The demographic and clinical data between the COPD patients and the controls were analyzed using the chi-square test and Student’s t-test. Hardy-Weinberg equilibrium was calculated with a goodness of fit chi-squared test to assess the observed and expected genotype frequencies. The differences between the COPD patients and the control subjects in the context of the genotypes were analyzed using one-way analysis of variance and logistic regression for multivariate analysis. Age, sex, and smoking were used as covariates in the multivariate analyses. Statistical analyses were conducted using SPSS version 21.0 and Microsoft Excel.
Antibodies, plasmid DNAs, and cell lines
Expression constructs expressing human c-Fos (pLX304-FOS-V5) and c-Jun (pCLXSN-c-JUN) were purchased from Addgene (Addgene Headquarters, Cambridge, MA, USA). Luciferase activity assay backbone DNA pGLuc-mini-TK was purchased from New England Biolabs (Ipswich, MA, USA). Anti-KGF, anti-c-Fos, and anti-c-Jun antibodies were purchased from Abcam (Abcam, Inc. Shanghai, China). Sixty-nine skin fibroblast cell lines were established from healthy Chinese donors.

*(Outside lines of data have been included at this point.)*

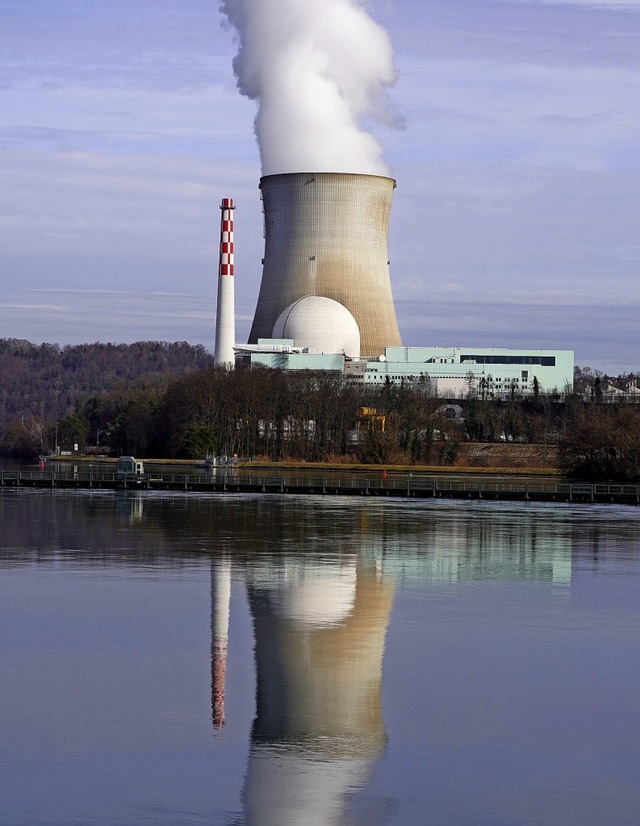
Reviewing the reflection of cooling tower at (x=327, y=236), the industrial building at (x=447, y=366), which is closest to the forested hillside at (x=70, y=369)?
the industrial building at (x=447, y=366)

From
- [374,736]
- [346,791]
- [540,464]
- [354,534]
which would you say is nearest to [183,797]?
[346,791]

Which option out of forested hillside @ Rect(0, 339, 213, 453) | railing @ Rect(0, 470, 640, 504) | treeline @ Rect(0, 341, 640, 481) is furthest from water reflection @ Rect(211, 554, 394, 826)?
forested hillside @ Rect(0, 339, 213, 453)

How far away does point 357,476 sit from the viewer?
204 feet

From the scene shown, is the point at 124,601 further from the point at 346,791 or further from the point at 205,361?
the point at 205,361

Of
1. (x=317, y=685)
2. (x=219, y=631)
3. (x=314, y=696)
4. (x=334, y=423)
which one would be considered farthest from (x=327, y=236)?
(x=314, y=696)

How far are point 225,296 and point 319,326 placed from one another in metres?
7.00

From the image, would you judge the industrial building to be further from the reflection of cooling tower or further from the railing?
the railing

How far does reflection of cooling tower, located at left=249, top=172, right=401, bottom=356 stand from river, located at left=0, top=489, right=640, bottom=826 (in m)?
47.6

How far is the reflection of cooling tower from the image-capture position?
72250 millimetres

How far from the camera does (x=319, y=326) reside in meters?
86.2

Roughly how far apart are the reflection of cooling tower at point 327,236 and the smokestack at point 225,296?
269cm

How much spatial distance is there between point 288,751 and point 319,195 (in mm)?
62347

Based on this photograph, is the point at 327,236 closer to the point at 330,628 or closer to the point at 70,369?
the point at 330,628

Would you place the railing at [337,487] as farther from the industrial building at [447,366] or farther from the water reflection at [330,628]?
the industrial building at [447,366]
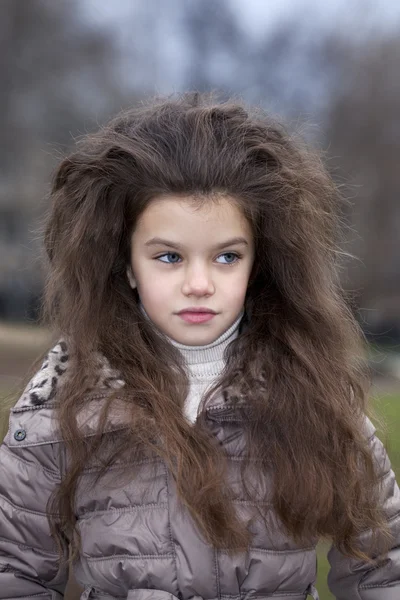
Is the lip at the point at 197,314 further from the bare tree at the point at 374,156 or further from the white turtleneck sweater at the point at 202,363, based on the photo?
the bare tree at the point at 374,156

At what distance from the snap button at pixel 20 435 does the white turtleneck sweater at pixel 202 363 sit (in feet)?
1.04

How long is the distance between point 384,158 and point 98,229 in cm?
549

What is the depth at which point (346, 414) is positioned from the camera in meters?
1.59

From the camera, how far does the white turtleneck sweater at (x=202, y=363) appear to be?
160cm

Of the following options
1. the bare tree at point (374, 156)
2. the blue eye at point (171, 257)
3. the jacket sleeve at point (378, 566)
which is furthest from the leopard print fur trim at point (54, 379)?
the bare tree at point (374, 156)

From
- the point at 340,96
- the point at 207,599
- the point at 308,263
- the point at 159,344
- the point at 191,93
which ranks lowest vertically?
the point at 207,599

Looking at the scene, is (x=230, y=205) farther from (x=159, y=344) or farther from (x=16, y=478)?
(x=16, y=478)

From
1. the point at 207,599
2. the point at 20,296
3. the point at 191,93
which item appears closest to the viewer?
the point at 207,599

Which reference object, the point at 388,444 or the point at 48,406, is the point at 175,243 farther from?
the point at 388,444

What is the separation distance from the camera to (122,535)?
147 centimetres

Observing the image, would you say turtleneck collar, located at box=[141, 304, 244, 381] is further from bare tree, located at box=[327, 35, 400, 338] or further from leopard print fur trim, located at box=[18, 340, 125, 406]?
bare tree, located at box=[327, 35, 400, 338]

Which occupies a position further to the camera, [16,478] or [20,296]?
[20,296]

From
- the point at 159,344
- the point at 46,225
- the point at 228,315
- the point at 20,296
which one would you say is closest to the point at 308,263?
the point at 228,315

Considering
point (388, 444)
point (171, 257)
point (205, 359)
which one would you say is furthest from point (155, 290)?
point (388, 444)
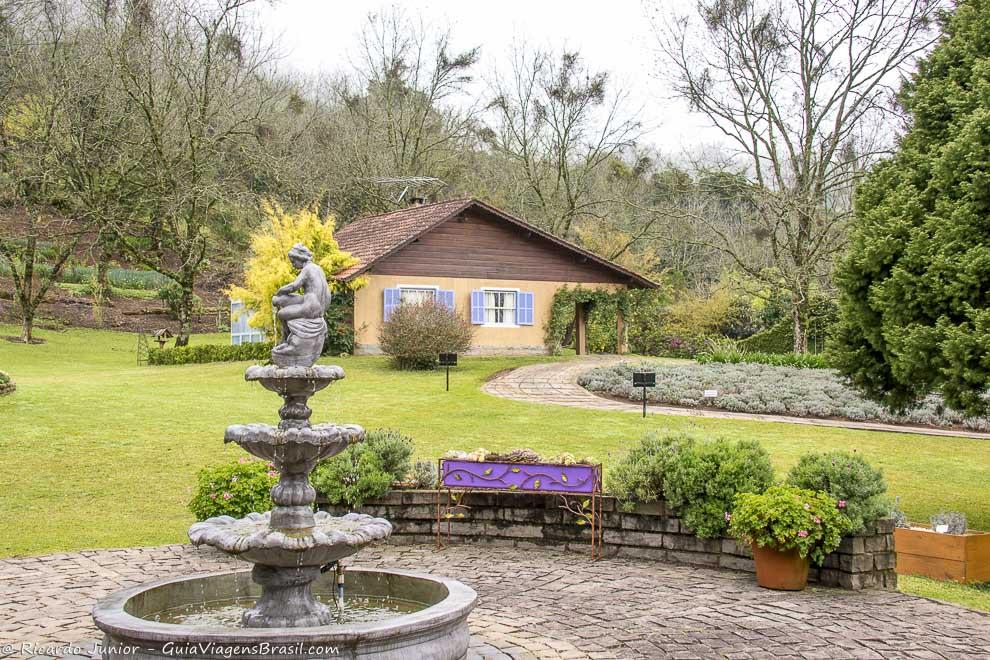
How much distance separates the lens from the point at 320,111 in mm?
48062

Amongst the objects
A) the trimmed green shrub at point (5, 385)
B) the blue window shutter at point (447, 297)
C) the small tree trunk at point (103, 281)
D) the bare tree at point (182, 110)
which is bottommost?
the trimmed green shrub at point (5, 385)

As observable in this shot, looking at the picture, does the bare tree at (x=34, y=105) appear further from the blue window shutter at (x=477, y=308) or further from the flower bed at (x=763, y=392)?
the flower bed at (x=763, y=392)

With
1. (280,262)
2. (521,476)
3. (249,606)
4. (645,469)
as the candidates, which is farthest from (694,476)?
(280,262)

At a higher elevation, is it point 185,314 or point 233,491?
point 185,314

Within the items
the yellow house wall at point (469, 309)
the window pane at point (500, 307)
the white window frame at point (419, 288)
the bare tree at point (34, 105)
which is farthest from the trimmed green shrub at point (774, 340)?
the bare tree at point (34, 105)

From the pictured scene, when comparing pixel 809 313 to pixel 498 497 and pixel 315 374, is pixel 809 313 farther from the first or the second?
pixel 315 374

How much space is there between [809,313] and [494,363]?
1312 cm

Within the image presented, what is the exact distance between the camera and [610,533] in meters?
10.0

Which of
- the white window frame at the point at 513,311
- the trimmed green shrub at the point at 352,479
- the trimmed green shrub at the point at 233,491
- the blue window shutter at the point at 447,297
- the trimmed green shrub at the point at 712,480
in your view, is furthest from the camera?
the white window frame at the point at 513,311

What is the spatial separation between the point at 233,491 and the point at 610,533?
3995 millimetres

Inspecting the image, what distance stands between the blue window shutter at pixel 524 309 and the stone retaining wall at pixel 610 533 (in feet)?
74.0

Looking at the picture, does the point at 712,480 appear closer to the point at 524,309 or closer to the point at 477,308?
the point at 477,308

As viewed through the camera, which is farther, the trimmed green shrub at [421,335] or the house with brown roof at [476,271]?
the house with brown roof at [476,271]

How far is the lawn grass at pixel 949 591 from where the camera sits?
28.2 feet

RNA isolation and quantitative RT-PCR
Total RNA from fibroblast cell lines was isolated using a Total RNA isolation and purification kit (Invitrogen Inc., Carlsbad, CA, USA) according to the manufacturer’s instructions. cDNA from each sample was synthesized using iScript cDNA Synthesis Kits (Bio-Rad Laboratories, Inc., Hercules, CA, USA). Quantitative RT-PCR assays were performed using Power SYBR Green Master Mixture (Applied Biosystems™, Foster City, CA, USA) to determine the mRNA expression of the FGF7 gene in each sample, and glyceraldehyde 3-phosphate dehydrogenase (GAPDH) was used as the internal control. Fold changes were calculated according to the ΔΔCT method.
Electrophoretic mobility shift assays
Fifty base pair non-risk or risk DNA probes were synthesized and end-labeled with a Biotin-DNA labeling kit (Thermo-Fisher). Nuclear protein extracts were prepared from fibroblast cells transfected with plasmid DNA expressing c-Fos, c-Jun, or control vector. A portion of the cells was stimulated with PMA/Ionomycin (50 ng/ml, 500 ng/ml) for 2 h. Incubation of nuclear proteins with labeled probes was performed for 25 min at 37 °C in the binding buffer (1 μg poly dI-dC, 20 mM HEPES, 10% Glycerol, 100 mM KCl, and 0.2 mM EDTA, pH 7.9). DNA-protein complexes were resolved on non-denaturing acrylamide gels.
ChIP and qPCR
ChIP assays were performed using the Millipore Magna ChIP A kit (Millipore, Billerica, CA, USA) according to the manufacturer’s instructions. The chromatin-protein complexes were immune-precipitated by antibodies specific for c-Fos, c-Jun, or rabbit IgG (negative control) overnight at 4 °C. DNA was eluted from the immune-precipitated chromatin complexes, reverse-crosslinked, purified by a DNA purification kit (TAKARA, Dalian, China), and subjected to real-time PCR analysis. Sequences of primers are listed in the Additional file 4: Table S4
We cloned 200 bp of DNA sequence surrounding the variant rs12905203 into a minimal TK promoter luciferase plasmid. Each plasmid was transiently co-transfected with a pGL3-promoter transfection efficiency control plasmid for normalization. Luciferase assays were performed in fibroblast cells. Forty eight hours post-transfection, cells were treated with 50 ng/ml PMA/500 ng/ml Ionomycin for additional 48 h. The cells were lysed using a lysis butter provided by the Kit, and the luciferase activity was measured using the Luciferase Assay System (Promega, Madison, MA, USA).